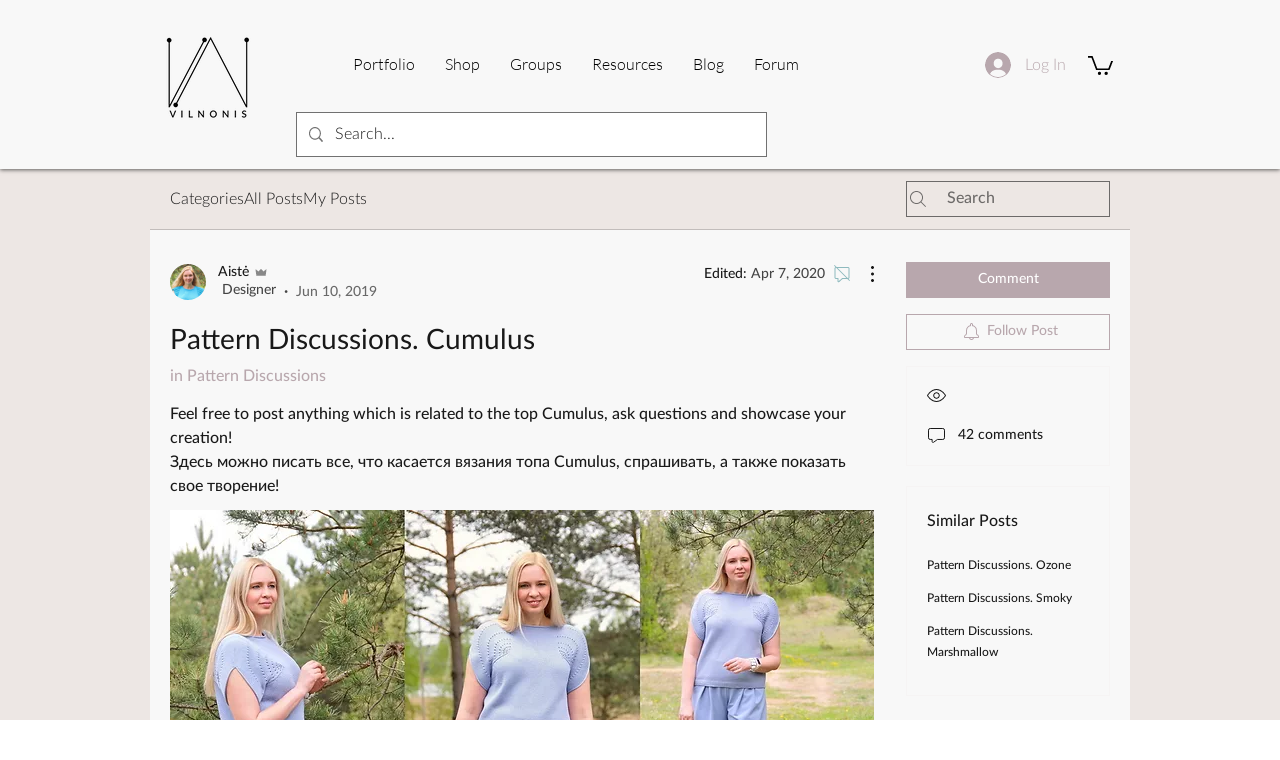

--- FILE ---
content_type: application/javascript
request_url: https://static.parastorage.com/services/communities-forum-client/1.1487.0/client-viewer/badge-lib.chunk.min.js
body_size: -418
content:
"use strict";(("undefined"!=typeof self?self:this).webpackJsonp__wix_communities_forum_client=("undefined"!=typeof self?self:this).webpackJsonp__wix_communities_forum_client||[]).push([[56],{82048:(e,t,o)=>{o.r(t),o.d(t,{default:()=>p});var n=o(27762),l=o.n(n),r=o(17607),i=o(95685),s=o.n(i),a=o(52490),c=o(28642),u=o(95827);const d="acyNl6",m="WPMhK0",f=(e,t)=>{const o=(0,r.omit)(e,"backgroundColor");return o.textColor=t||e.textColor,o},p=(0,u.$)(((e,t,o,n)=>{let{style:l}=n;return{textColor:(0,r.get)(l,["styleParams","colors","post-textColor","value"],"#00000")}}))((e=>{let{badge:t,hideBackground:o,size:n,textColor:i,truncateTitle:u=!1,onClick:p=r.noop,textStyle:C}=e;const _=l().useMemo((()=>new c.e),[]);return l().createElement("div",{"data-hook":"members-badge",className:s()(d,u?m:"")},l().createElement(a.C,{layout:"name-icon",size:n,badge:o?f(t,i):t,borderRadius:10,onClick:p,truncateTitle:u,textStyle:{fontWeight:"inherit",...C},httpClient:_}))}))}}]);
//# sourceMappingURL=badge-lib.chunk.min.js.map

--- FILE ---
content_type: application/javascript
request_url: https://static.parastorage.com/services/communities-forum-client/1.1487.0/client-viewer/ricos_plugin_html.chunk.min.js
body_size: 731
content:
"use strict";(("undefined"!=typeof self?self:this).webpackJsonp__wix_communities_forum_client=("undefined"!=typeof self?self:this).webpackJsonp__wix_communities_forum_client||[]).push([[6675],{88725:(e,t,n)=>{n.d(t,{f:()=>o});var a=n(11816);const o=e=>e&&"#"!==e[0]&&a.N.test(e)},52405:(e,t,n)=>{n.d(t,{$n:()=>f,Dx:()=>i,F$:()=>b,Hg:()=>g,Iq:()=>l,Ln:()=>c,QX:()=>p,RG:()=>w,UE:()=>r,_:()=>a,c$:()=>u,dn:()=>o,np:()=>m,o5:()=>h,qV:()=>s,t5:()=>d});const a="html-insert-button",o="html-adsense-insert-button",i="html-component",s="iframe-component",r="plugin-toolbar-edit-html-button",l="plugin-toolbar-container-height-button",m="plugin-toolbar-container-width-button",c="html-edit-panel",d="html-edit-panel-footer-actions",u="html-edit-panel-html-segmented-toggle",h="html-edit-panel-html-input",p="html-edit-panel-url-input",g="html-slider-modal",f="html-dimensions-slider-toggle",w="html-dimensions-slider",b="html-dimensions-input"},30071:(e,t,n)=>{n.r(t),n.d(t,{default:()=>l});var a=n(27762),o=n.n(a),i=n(13237),s=n(86107),r=n(3575);var l=({node:e,nodeIndex:t,NodeViewContainer:n})=>{const{iframeSandboxDomain:l,config:m}=(0,a.useContext)(i.U);return o().createElement(n,{node:e,nodeIndex:t},o().createElement(r.K,{htmlData:e.htmlData,settings:m[s.v],iframeSandboxDomain:l,isViewer:!0}))}},3575:(e,t,n)=>{n.d(t,{K:()=>b});var a=n(27762),o=n.n(a),i=n(21893),s=n(88725),r=n(11816);const l=e=>{const t=e&&r.N.match(e)&&r.N.match(e)?.[0];return t&&["http:","https:",""].includes(t.schema)?t.url:null};var m=n(52405),c=n(86632);var d="wGrL4";var u=({iframeRef:e,isViewer:t,...n})=>{const{tabIndex:s}=(0,a.useContext)(i.ni);return o().createElement("iframe",{ref:e,className:d,title:"remote content","data-hook":m.qV,style:{backgroundColor:"transparent"},allow:t?"fullscreen; autoplay; encrypted-media":"fullscreen; encrypted-media",allowFullScreen:!0,...n,tabIndex:s})};const h="undefined"==typeof window,p=({html:e,onHeightChange:t,iframeSandboxDomain:n,isViewer:i})=>{const[s,r]=(0,a.useState)(!1),[l,m]=(0,a.useState)(!1),[c]=(0,a.useState)(Math.random().toString(36).substr(2,9)),d=n.replace(/\/$/,""),p=o().useRef(null),g=({data:e})=>{const{type:n,id:a,height:o}=e;"htmlPlugin:heightResize"===n&&a===c&&t(o)};(0,a.useEffect)((()=>(r(!0),!h&&window.addEventListener("message",g),()=>{!h&&window.removeEventListener("message",g)})),[]);(0,a.useEffect)((()=>{var t;l&&(t=e,p.current?.contentWindow?.postMessage({type:"htmlPlugin:updateContent",id:c,content:t},"*"))}),[e,l]);const f=(0,a.useCallback)((()=>{m(!0)}),[]);return s?o().createElement(u,{style:{backgroundColor:"transparent"},onLoad:f,iframeRef:p,isViewer:i,src:d+"/html/2b2e4b_d767b483cae16e027c4ea8ac7906fbf4.html"}):null};var g=e=>o().createElement(u,{...e,sandbox:"allow-popups allow-presentation allow-forms allow-same-origin allow-scripts"}),f="y80Jz",w="_2odIw";const b=({settings:e,htmlData:t,iframeSandboxDomain:n,onIframeHeightChange:r,isViewer:d=!1})=>{const{isMobile:u}=(0,a.useContext)(i.ni),[h,b]=o().useState(),x=(0,a.useMemo)((()=>{const{containerData:n,autoHeight:a}=t;if(!1!==a&&h)return r?.(h),h;const o=n?.height?.custom,i=parseInt(o||"");return!o||"string"==typeof o&&o.endsWith("%")||isNaN(i)?h||e.height||c.Bh:i}),[t,e.height,h]),y={width:u?"auto":t.containerData?.width?.custom||e.width||c.WZ+"px",height:x+"px",maxHeight:x+"px"},v=(0,a.useMemo)((()=>{const n=(e=>{if(!e)return;const t=/http.+com/gm.exec(e);return t?t[0]:void 0})(e.siteDomain);return((e,t)=>{const n=e?.includes("adsbygoogle"),a=e?.includes("data-page-url=");if(t&&n&&!a){const n=`<ins class="adsbygoogle"\n\tdata-page-url="${t}"`;return e?.replace(new RegExp('<ins class="adsbygoogle"',"g"),n)}return e})(t.html,n)}),[t.html]);return o().createElement("div",{className:f,style:y,"data-hook":m.Dx},v?o().createElement(p,{iframeSandboxDomain:n||"https://www.filesusr.com",key:c.we,html:v,onHeightChange:e=>{e>0&&e!==h&&b(e)},isViewer:d}):t.url&&(0,s.f)(t.url)?o().createElement(g,{key:c.uI,tabIndex:0,src:l(t.url),isViewer:d}):o().createElement("div",{className:w}))}}}]);
//# sourceMappingURL=ricos_plugin_html.chunk.min.js.map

##########

EXERCISE: Scan the data above, find each line with "sourceMappingURL", and copy it.

SOLVED EXERCISE:
//# sourceMappingURL=badge-lib.chunk.min.js.map
//# sourceMappingURL=ricos_plugin_html.chunk.min.js.map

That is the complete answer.